I started the painting by toning the canvas using transparent red oxide.  I like this color for toning because it is both a warm color and transparent.  Getting rid of the white canvas is really important to help get things going.

In this first image, I've blocked in all the shapes using a dark mixture of the red oxide and ultramarine blue.  I've also established the sky so that I can identify the lightest lights (and compare all other marks against these lights), and I've quickly wiped out some of the tone color to establish where I'm going to introduce a breaking wave.


I tend to work on the whole canvas at once, focusing on whatever is most 'off' at any point in time.  At this phase I have the darkest darks (rocks) and the lightest lights (the sky) established.  What is most off are the mid-values (the water), so I'll start to work that in ...

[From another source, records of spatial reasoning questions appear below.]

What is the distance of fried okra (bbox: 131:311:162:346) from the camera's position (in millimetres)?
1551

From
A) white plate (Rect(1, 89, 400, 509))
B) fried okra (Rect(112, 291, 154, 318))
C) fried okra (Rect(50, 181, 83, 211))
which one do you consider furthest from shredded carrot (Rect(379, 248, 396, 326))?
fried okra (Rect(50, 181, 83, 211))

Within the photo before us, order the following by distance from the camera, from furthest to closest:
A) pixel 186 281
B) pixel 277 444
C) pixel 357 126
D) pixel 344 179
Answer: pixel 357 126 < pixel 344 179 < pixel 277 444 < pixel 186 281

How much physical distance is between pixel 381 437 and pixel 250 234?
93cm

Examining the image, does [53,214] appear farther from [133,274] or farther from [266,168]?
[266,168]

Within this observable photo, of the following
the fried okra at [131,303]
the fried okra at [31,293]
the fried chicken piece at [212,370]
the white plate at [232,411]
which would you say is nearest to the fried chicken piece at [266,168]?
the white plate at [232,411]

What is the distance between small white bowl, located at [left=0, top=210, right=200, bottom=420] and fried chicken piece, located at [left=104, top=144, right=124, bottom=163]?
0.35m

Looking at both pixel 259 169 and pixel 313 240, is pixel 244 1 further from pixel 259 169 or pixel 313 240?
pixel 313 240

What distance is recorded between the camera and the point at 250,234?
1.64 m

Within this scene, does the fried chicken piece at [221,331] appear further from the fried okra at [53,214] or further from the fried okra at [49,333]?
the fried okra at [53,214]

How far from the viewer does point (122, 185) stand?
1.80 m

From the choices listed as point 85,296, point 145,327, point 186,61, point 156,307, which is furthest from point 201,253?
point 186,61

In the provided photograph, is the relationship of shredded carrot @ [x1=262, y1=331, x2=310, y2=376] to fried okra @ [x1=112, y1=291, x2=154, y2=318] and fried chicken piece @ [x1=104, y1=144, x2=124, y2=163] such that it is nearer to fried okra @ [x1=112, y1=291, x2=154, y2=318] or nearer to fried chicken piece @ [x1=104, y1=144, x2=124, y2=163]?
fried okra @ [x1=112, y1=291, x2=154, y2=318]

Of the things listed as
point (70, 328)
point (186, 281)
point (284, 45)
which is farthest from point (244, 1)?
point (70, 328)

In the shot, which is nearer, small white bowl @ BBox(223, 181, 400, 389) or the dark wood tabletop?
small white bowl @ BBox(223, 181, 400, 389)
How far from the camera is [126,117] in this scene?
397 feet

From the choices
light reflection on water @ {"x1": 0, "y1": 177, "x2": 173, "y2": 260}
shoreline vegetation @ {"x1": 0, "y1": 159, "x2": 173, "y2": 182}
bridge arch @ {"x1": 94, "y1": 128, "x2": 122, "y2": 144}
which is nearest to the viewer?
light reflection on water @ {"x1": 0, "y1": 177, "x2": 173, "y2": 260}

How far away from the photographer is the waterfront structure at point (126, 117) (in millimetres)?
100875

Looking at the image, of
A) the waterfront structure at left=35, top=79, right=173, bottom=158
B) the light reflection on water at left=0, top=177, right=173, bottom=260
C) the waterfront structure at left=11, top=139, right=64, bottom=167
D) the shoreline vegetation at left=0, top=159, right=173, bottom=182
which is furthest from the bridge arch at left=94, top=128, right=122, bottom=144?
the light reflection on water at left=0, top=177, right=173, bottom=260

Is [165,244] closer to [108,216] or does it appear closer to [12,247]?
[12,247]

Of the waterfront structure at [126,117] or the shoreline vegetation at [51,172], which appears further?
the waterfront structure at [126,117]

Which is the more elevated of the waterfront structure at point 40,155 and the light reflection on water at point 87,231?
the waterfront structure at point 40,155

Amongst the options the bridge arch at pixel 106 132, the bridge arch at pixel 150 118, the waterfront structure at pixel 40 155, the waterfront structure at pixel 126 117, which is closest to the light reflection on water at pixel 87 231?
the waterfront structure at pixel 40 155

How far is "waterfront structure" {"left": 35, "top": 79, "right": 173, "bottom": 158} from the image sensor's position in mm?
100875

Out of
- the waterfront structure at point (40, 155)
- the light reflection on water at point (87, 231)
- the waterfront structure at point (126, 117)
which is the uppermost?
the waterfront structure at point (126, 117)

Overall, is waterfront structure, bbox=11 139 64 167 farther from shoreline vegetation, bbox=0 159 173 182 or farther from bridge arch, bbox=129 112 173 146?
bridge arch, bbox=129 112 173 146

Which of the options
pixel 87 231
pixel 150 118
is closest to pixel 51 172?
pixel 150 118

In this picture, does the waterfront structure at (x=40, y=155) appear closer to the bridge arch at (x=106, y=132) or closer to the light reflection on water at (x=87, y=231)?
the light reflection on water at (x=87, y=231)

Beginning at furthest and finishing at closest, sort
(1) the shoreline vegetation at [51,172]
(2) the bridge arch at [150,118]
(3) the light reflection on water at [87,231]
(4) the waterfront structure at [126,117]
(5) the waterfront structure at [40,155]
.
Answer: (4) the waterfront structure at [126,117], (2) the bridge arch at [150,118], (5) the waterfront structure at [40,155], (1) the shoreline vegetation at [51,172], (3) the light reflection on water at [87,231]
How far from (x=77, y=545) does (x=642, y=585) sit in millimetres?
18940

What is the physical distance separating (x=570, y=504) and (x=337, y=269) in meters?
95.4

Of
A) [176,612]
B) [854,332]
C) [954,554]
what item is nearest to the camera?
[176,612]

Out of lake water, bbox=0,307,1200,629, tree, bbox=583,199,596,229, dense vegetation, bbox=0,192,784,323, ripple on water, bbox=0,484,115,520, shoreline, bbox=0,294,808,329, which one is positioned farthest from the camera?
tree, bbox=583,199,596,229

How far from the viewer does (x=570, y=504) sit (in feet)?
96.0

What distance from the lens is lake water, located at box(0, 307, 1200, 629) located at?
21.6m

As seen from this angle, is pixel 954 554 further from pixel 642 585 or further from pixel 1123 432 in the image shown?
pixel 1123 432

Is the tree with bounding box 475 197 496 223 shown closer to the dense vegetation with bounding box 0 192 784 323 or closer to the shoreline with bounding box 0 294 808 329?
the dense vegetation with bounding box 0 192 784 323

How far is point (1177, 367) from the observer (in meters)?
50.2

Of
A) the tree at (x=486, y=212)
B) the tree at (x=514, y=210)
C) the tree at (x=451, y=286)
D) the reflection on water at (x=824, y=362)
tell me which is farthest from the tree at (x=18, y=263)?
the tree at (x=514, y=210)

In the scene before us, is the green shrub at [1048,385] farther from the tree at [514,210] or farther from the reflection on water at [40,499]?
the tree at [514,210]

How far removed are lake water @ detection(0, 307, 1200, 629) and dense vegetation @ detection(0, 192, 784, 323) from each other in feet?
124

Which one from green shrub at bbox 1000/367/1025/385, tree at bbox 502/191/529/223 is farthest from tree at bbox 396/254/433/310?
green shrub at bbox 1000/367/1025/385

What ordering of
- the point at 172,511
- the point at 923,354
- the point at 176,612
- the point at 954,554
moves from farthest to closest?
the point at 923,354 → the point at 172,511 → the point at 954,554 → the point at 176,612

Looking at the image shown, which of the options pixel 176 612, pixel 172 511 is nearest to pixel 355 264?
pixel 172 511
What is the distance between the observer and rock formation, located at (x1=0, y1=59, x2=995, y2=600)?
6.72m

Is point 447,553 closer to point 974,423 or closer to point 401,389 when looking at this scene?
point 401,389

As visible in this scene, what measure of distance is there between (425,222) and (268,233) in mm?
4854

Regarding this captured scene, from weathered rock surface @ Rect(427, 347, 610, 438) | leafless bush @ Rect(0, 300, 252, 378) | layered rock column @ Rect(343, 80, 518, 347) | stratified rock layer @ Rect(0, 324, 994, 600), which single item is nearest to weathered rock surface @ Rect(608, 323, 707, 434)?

Next I need to work in the shadow values of the cast shadow on the whitewater foam.  These are some of the trickier values because these could be considered a white in shadow.  These need to be recognizable as part of the darks in the painting, but they need to be closest to the lights.  It's a fine balancing act to get it right.


Once I get to this point for the first time I start to get a sense of luminosity on in the painting (at least in one spot).  Here's a closeup where I got that important first important rush of capturing the 'light envelope' (that elusive quality gives a painting glow)...







It's rough still, but it's there.  The edges are still too hard, and lots of the toned canvas is still showing.  But at the intersection of the rocks, their cast shadows and the lighter water it is just starting to 'glow'.

Notice too how blue the whitewater is and looks.  Part of it is that I'm staying far away from white so that I have lighter values in reserve for later on.  It also looks very blue here because the red toned canvas is still so visible.  a cool color (blue) next to a warm (red) will look ever cooler. When the red eventually gets covered, the blue will look less intense.  This is called simultaneous contrast, and is one of the trickiest parts of painting.





Here's a black and white of that detail.  It is the value (darks and lights) that make a painting glow (NOT the colors as is so often mistakenly assumed).  The black and white is a nice way to analyze a painting to see if the values are working.

Also notice how the red toned canvas a the greens in the water (far right) virtually merge in the black and white image.  This is because they are the same value.  Try to squint at the color version so see this value relationship.  It's hard to see - right? 


Continuing on, I get the canvas covered so that I can see everything in relation to everything else.

I then work across the whole painting making adjustments so that each element reads the way I want in relation to all the other elements of the painting.  Because of simultaneous contrast, it can't really make these kinds of adjustments until the canvas is covered.  All decisions are about relationships, and you can't evaluate a relationship without all the pieces being available for comparison.


"Coastal Calligraphy" (in process), Oil, 15x30




This is where I left it for the day.  I'll work on it again tomorrow, but getting the whole canvas covered with a decent sense of the 'light envelope' is a good stopping point. 


... and finally, a B&W of the piece as it stands today to help see the value map of the painting.